One day after classes, Cass was headed for the subway when she noticed Rachel and Adam sitting on a bench in a small park, facing away from her. She hung back and watched them. Rachel appeared to be crying, and Adam was trying to console her. At one point, he put his arm around her and tried to pull her to him, but she shoved him away and jumped up. Cass couldn’t hear her words, but she sensed their hurt. On the way home, she replayed the scene in her mind, trying to understand what might have happened. Then the terrifying question arose. Did Rachel know?

Two weeks later, Cass and her parents had just arrived at the beach house for one last warm weekend when Rachel called. “Your housekeeper told me you were at the beach, Cass. Please let me come see you today. I have something very important to tell you.” The voice was light and steady. Cass thought it held a ring of self-assurance she’d not heard before. She couldn’t imagine the transition from Rachel’s distress in the park to the voice Cass had just heard. With a twinge of hope for reconciliation, she invited Rachel to come and stay the weekend.

Late that afternoon, Cass heard the rumble of Rachel’s Jeep in the driveway and went to the door. The familiar face behind the steering wheel was a welcome sight. Cass had missed her old friend but didn’t realize how much until that moment. She was suddenly buoyant over Rachel’s arrival, enough to momentarily subdue the guilt. Yes, Cass had slept with the man her best friend loved. Nothing would ever change that. But as Rachel climbed from the car and raised a friendly wave, Cass could have burst with joy.
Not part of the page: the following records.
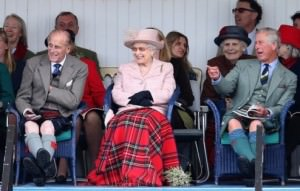 BRAEMAR, SCOTLAND - SEPTEMBER 07: (L-R) Prince Philip, Duke of Edinburgh, Queen Ellizabeth II and Prince Charles, Prince of Wales laugh as they watch the sack race at the annual Braemer Highland Games at The Princess Royal and Duke of Fife Memorial Park on September 7, 2013 in Braemar, Scotland. The Braemar Gathering is the most famous of the Highland Games and is known worldwide. Each year thousands of visitors descend on this small Scottish village on the first Saturday in September to watch one of the more colourful Scottish traditions. The Gathering has a long history and in its modern form it stretches back nearly 200 years. (Photo by Chris Jackson/Getty Images)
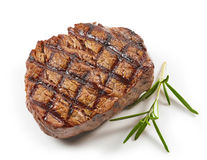 Grilled beef steak. And rosemary isolated on white background, top view Royalty Free Stock Image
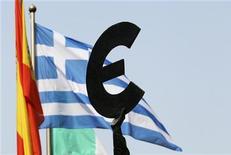 Bandeira grega tremula ao fundo de uma estátua com o símbolo do euro do lado de fora do Parlamento Europeu, em Bruxelas. O Fundo Monetário Internacional (FMI) e ministros das Finanças da zona do euro tentarão descongelar o segundo pacote de resgate para a Grécia . 22/05/2012 REUTERS/Francois Lenoir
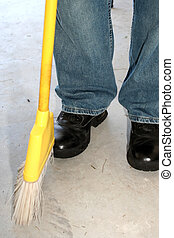 Cleaning - Man showing jeans and boots and bottom of yellow...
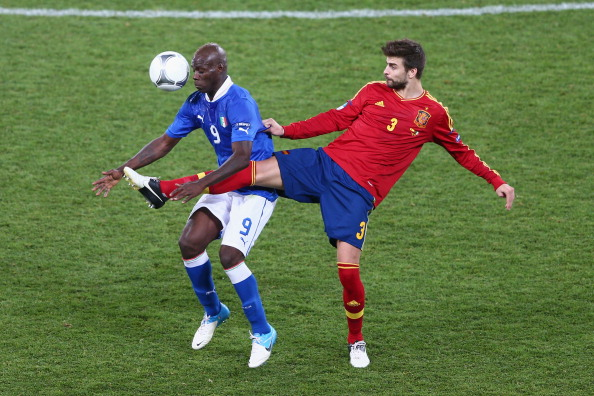 KIEV, UKRAINE - JULY 01: Mario Balotelli (L) of Italy and Gerard Pique of Spain battle for the ball during the UEFA EURO 2012 final match between Spain and Italy at the Olympic Stadium on July 1, 2012 in Kiev, Ukraine. (Photo by Michael Steele/Getty Images)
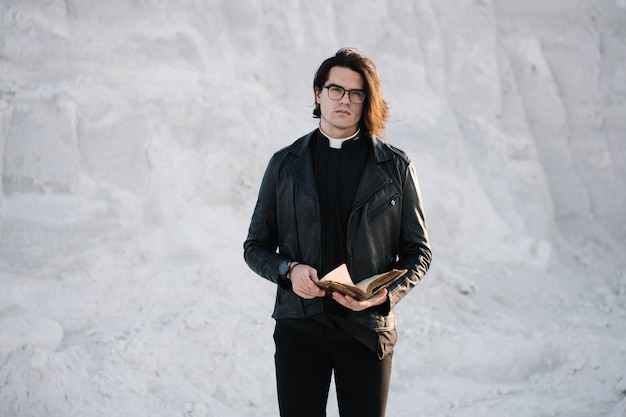 Handsome young priest portrait outside at sunset. he is wearing eye glasses and roman collar shirt and a leather jacket.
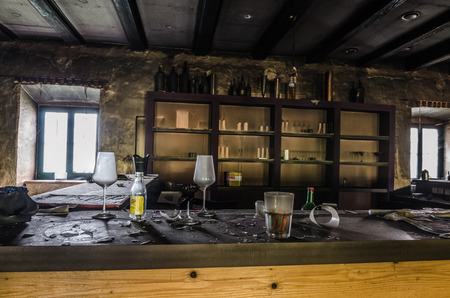 abandoned old bar with glasses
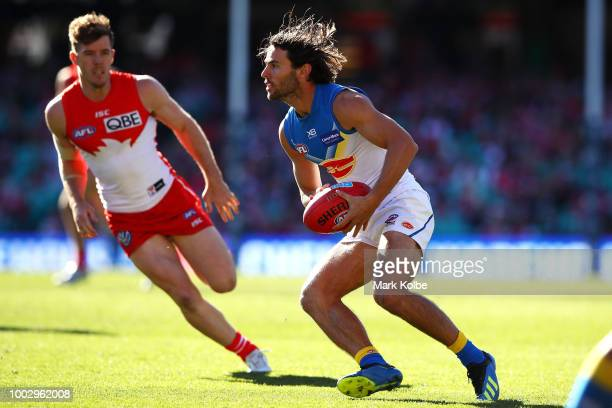 Lachie Weller of the Suns runs the ball during the round 18 AFL match between the Sydney Swans and the Gold Coast Suns at Sydney Cricket Ground on...
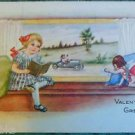 YOUNG GIRL READING CUPID POINT-VINTAGE EMBOSSED WHITNEY MADE VALENTINE POSTCARD
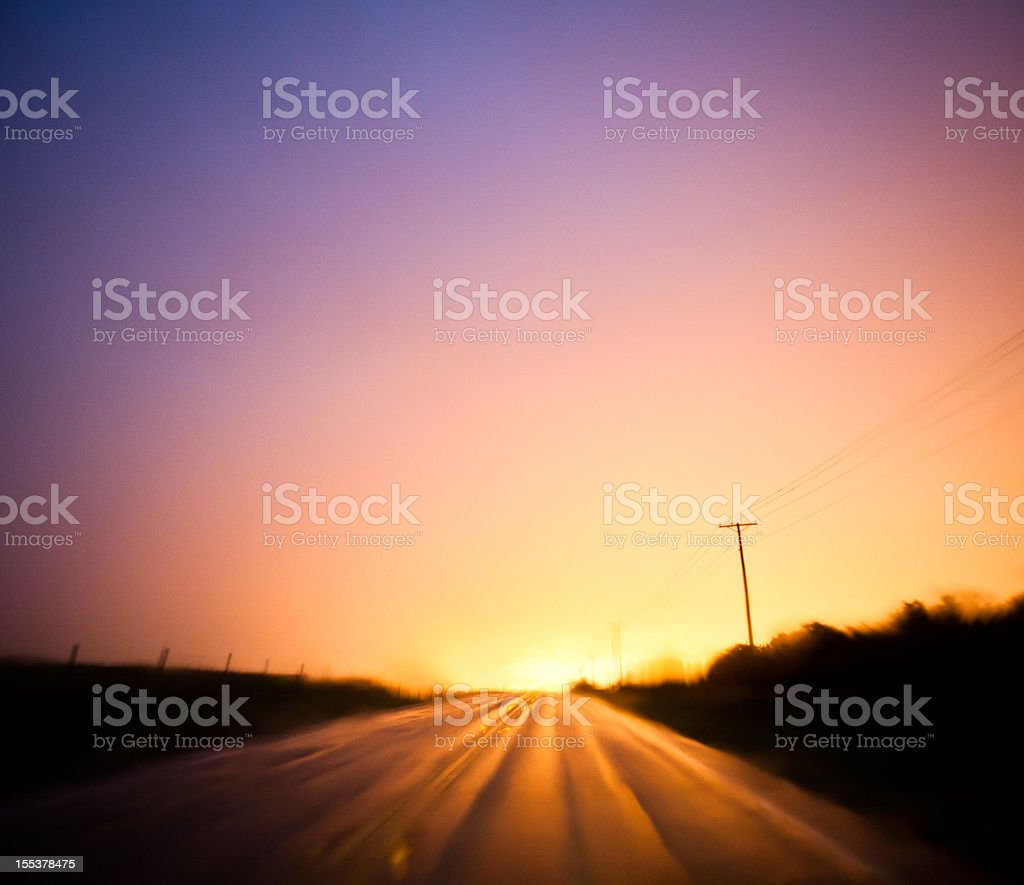 Long exposure of a brilliant sunset reflecting on country road royalty-free stock photo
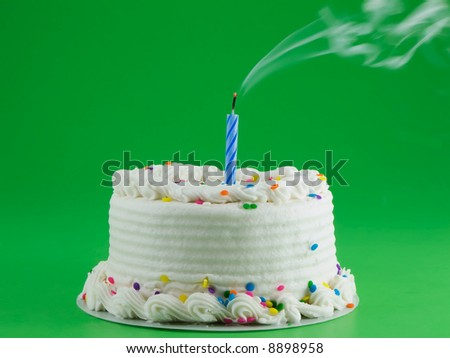 Cake with candle blown out - stock photo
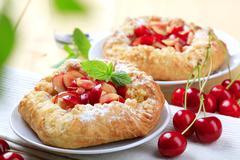 Crisp Danish pastries topped with fresh cherries - stock photo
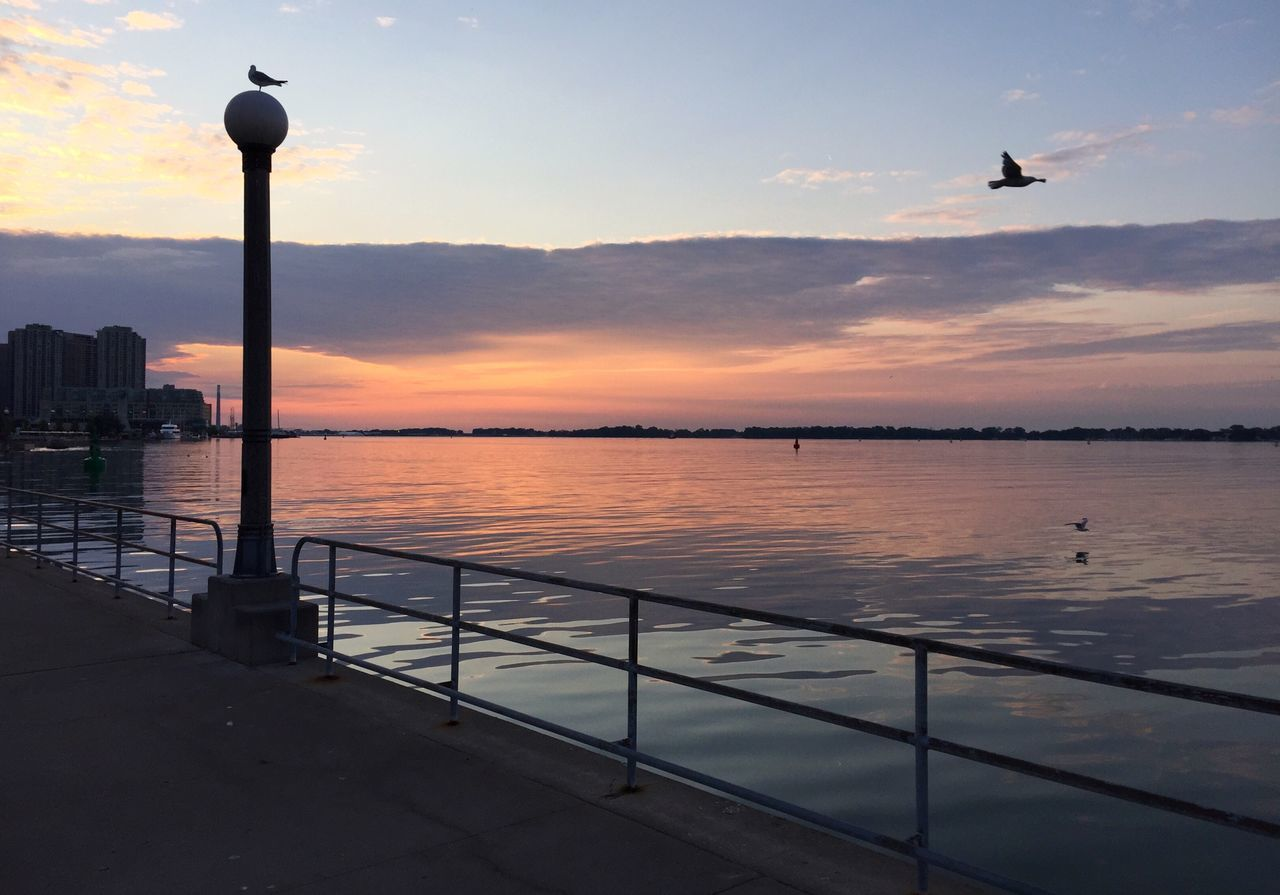 sunset, water, sea, sky, nature, beauty in nature, scenics, tranquil scene, silhouette, tranquility, outdoors, waterfront, cloud - sky, no people, built structure, horizon over water, architecture, beach, building exterior, flying, bird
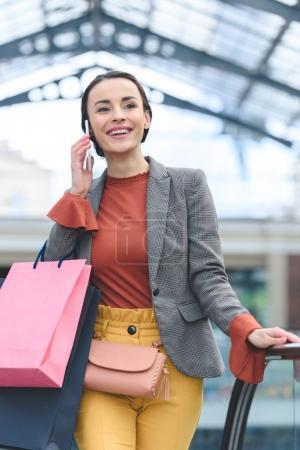 Photo pour Jolie femme parler de smartphone et portant des sacs de shopping au centre commercial - image libre de droit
Surely Rachel didn’t know.

Cass met her at the car, opening her arms for the usual quick hug and release. Only this time, Rachel clung tighter and longer, the scent of her hair sweet and warm against Cass’s cheek, the scent of a beloved sister. Cass vowed never to part ways with her again. When they released each other, Cass led the way to the front door.

“Oh, let’s walk around back first, Cass,” Rachel suggested. “Maybe we could sit on the back porch awhile before going in.”

“Sure,” Cass said, eyeing her closely. Then she remembered the important news Rachel had mentioned. “You’re being very secretive about something,” she teased.

A timid smile curled at Rachel’s mouth as she slid a glance toward Cass, but she said nothing. When they reached the back lawn that fell gently toward the beach, Rachel stopped and gazed at the sea. In the slant of afternoon rays, the waters were like agate, their strata of crystal blues and greens flicked with sunset gold. Cass, too, paused to admire what she often took for granted.

“Let’s go out there, Cass.”

Cass turned to her in surprise. “Now? It’s getting late.”

But Rachel persisted. “One more ride on the Hobie Cat before winter,” she said, her voice calm and persuasive.

“Okay. Be spontaneous, right?” And suddenly the idea appealed to Cass, too. “We’ll have to hurry, though. Mom and Dad will be back from shopping in a couple of hours. I’m sure they wouldn’t approve.”

From inside the shed where they stored the boat, Cass removed two life jackets from the wall hooks and handed one to Rachel. “Your assignment this winter, Rachel, is to learn how to swim at the NYU pool. No more excuses. You can’t even dog paddle.”

“Okay, I’ll do that,” Rachel agreed, strapping herself into the bulky vest, then removing her shoes. She was wearing knee-length leggings and a long, plain sweatshirt.

“You did bring other clothes, I hope.” Cass looked down at her own cutoff jeans and T-shirt, which she’d often sailed in. Then she pulled two pairs of gloves for handling the lines, something Rachel had always helped with.

“You are going to stay over, aren’t you?” Cass added.

“Sure. I’d like that.”

The two slid the lightweight vessel from the shed, across the beach, and down to the water. “This will be easy,” Cass said brightly. “The waves are tame today.” She glanced up at the coral stripes on the sail. “Not much wind, though. We might not get far.”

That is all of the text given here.